> **Requirements**
Copy the full listing below word for word, with nothing changed.

> **Data provided**
--- Begin ---

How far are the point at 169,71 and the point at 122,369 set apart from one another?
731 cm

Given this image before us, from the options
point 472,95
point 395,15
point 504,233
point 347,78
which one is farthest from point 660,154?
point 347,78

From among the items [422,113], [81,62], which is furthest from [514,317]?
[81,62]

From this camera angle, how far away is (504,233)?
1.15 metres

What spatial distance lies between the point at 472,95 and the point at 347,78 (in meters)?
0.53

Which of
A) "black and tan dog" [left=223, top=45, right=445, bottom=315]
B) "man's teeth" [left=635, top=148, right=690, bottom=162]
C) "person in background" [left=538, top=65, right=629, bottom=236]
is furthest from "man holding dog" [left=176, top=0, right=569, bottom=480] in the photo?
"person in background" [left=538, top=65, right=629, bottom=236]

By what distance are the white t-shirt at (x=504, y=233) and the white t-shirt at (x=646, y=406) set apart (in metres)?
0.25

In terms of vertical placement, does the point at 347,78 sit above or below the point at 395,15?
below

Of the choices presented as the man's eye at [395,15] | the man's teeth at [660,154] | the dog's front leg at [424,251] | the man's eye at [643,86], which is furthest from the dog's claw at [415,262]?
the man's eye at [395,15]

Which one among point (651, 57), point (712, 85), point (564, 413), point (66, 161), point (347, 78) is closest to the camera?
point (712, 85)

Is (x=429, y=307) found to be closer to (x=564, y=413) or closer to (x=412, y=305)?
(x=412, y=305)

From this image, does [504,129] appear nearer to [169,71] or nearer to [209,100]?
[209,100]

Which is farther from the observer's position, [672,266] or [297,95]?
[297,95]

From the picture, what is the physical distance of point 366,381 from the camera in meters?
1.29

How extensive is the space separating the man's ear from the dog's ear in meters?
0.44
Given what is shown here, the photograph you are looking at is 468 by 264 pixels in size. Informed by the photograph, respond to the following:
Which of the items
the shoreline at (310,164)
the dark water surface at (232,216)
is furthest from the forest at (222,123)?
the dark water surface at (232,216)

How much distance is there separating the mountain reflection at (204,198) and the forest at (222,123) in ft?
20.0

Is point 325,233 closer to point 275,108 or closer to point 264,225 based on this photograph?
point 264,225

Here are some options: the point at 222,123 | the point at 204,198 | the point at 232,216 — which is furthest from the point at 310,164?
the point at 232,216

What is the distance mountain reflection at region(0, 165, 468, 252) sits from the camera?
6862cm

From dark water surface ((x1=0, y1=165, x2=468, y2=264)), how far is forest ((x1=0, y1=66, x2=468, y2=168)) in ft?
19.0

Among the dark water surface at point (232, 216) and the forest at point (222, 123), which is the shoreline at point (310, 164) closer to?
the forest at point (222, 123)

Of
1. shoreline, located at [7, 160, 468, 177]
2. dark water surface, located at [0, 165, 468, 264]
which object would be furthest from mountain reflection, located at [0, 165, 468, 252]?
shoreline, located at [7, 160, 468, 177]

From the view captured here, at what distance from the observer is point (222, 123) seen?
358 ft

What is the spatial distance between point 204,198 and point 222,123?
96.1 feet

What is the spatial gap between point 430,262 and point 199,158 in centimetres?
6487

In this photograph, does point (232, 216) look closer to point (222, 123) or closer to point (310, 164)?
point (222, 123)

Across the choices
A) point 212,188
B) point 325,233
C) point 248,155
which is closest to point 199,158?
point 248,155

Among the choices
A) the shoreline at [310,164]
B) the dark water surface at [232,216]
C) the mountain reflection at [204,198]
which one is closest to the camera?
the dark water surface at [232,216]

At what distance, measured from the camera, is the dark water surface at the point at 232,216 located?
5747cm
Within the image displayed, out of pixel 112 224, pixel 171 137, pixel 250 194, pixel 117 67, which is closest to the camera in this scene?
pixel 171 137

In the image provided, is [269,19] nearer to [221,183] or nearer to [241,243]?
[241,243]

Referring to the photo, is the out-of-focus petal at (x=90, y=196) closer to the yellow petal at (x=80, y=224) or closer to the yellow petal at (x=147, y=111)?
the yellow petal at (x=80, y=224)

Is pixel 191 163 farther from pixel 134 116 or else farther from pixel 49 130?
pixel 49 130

--- End ---

> **Correct result**
How far are the point at 169,71 and the point at 122,369 set apart from one another?
731 cm

Given this image before us, from the options
point 472,95
point 395,15
point 504,233
point 347,78
which one is farthest from point 660,154?
point 347,78

From among the items [422,113], [81,62], which is furthest from [514,317]?
[81,62]

From this camera angle, how far away is (504,233)?
1.15 metres

What spatial distance lies between the point at 472,95 and the point at 347,78 (in meters)?
0.53

Which of
A) "black and tan dog" [left=223, top=45, right=445, bottom=315]
B) "man's teeth" [left=635, top=148, right=690, bottom=162]
C) "person in background" [left=538, top=65, right=629, bottom=236]
is furthest from "man holding dog" [left=176, top=0, right=569, bottom=480] in the photo?
"person in background" [left=538, top=65, right=629, bottom=236]

By what distance are the white t-shirt at (x=504, y=233) and the white t-shirt at (x=646, y=406) set apart (in metres)?
0.25

In terms of vertical placement, does the point at 347,78 sit above or below the point at 395,15?
below

Of the choices presented as the man's eye at [395,15] | the man's teeth at [660,154] | the dog's front leg at [424,251] | the man's eye at [643,86], which is furthest from the dog's claw at [415,262]?
the man's eye at [395,15]

Which one among point (651, 57), point (712, 85), point (564, 413), point (66, 161), point (347, 78) is closest to the camera?
point (712, 85)

Is (x=429, y=307) found to be closer to (x=564, y=413) or closer to (x=412, y=305)?
(x=412, y=305)

From this image, does [504,129] appear nearer to [169,71] or nearer to [209,100]?
[209,100]

Which is farther from the observer's position, [672,266] or [297,95]?
[297,95]

From the picture, what is the physical distance of point 366,381 from the camera in meters?
1.29

How extensive is the space separating the man's ear from the dog's ear in meters?
0.44
Given what is shown here, the photograph you are looking at is 468 by 264 pixels in size. Informed by the photograph, respond to the following:
Which of the items
the shoreline at (310,164)
the dark water surface at (232,216)
is furthest from the forest at (222,123)?
the dark water surface at (232,216)

How much distance is there separating the mountain reflection at (204,198) and the forest at (222,123) in ft?
20.0

Is point 325,233 closer to point 275,108 or closer to point 264,225 based on this photograph?
point 264,225

Here are some options: the point at 222,123 | the point at 204,198 | the point at 232,216 — which is furthest from the point at 310,164?
the point at 232,216

What is the distance mountain reflection at region(0, 165, 468, 252) sits from the camera?
6862cm

From dark water surface ((x1=0, y1=165, x2=468, y2=264)), how far is forest ((x1=0, y1=66, x2=468, y2=168)) in ft?
19.0

Among the dark water surface at point (232, 216) and the forest at point (222, 123), which is the shoreline at point (310, 164) closer to?
the forest at point (222, 123)

Of
1. shoreline, located at [7, 160, 468, 177]
2. dark water surface, located at [0, 165, 468, 264]
which object would be furthest from mountain reflection, located at [0, 165, 468, 252]?
shoreline, located at [7, 160, 468, 177]

From the view captured here, at what distance from the observer is point (222, 123) seen?
358 ft

What is the spatial distance between point 204,198 and point 222,123?
96.1 feet

What is the spatial gap between point 430,262 and point 199,158 in centimetres?
6487

In this photograph, does point (232, 216) look closer to point (222, 123) or closer to point (310, 164)?
point (222, 123)

Across the choices
A) point 212,188
B) point 325,233
C) point 248,155
which is closest to point 199,158?
point 248,155

Among the choices
A) the shoreline at [310,164]
B) the dark water surface at [232,216]
C) the mountain reflection at [204,198]
which one is closest to the camera?
the dark water surface at [232,216]

At what distance, measured from the camera, is the dark water surface at the point at 232,216 located?
5747cm
Within the image displayed, out of pixel 112 224, pixel 171 137, pixel 250 194, pixel 117 67, which is closest to the camera in this scene?
pixel 171 137

In the image provided, is [269,19] nearer to [221,183] or nearer to [241,243]?
[241,243]

Referring to the photo, is the out-of-focus petal at (x=90, y=196) closer to the yellow petal at (x=80, y=224) or closer to the yellow petal at (x=147, y=111)?
the yellow petal at (x=80, y=224)

Is pixel 191 163 farther from pixel 134 116 or else farther from pixel 49 130?
pixel 49 130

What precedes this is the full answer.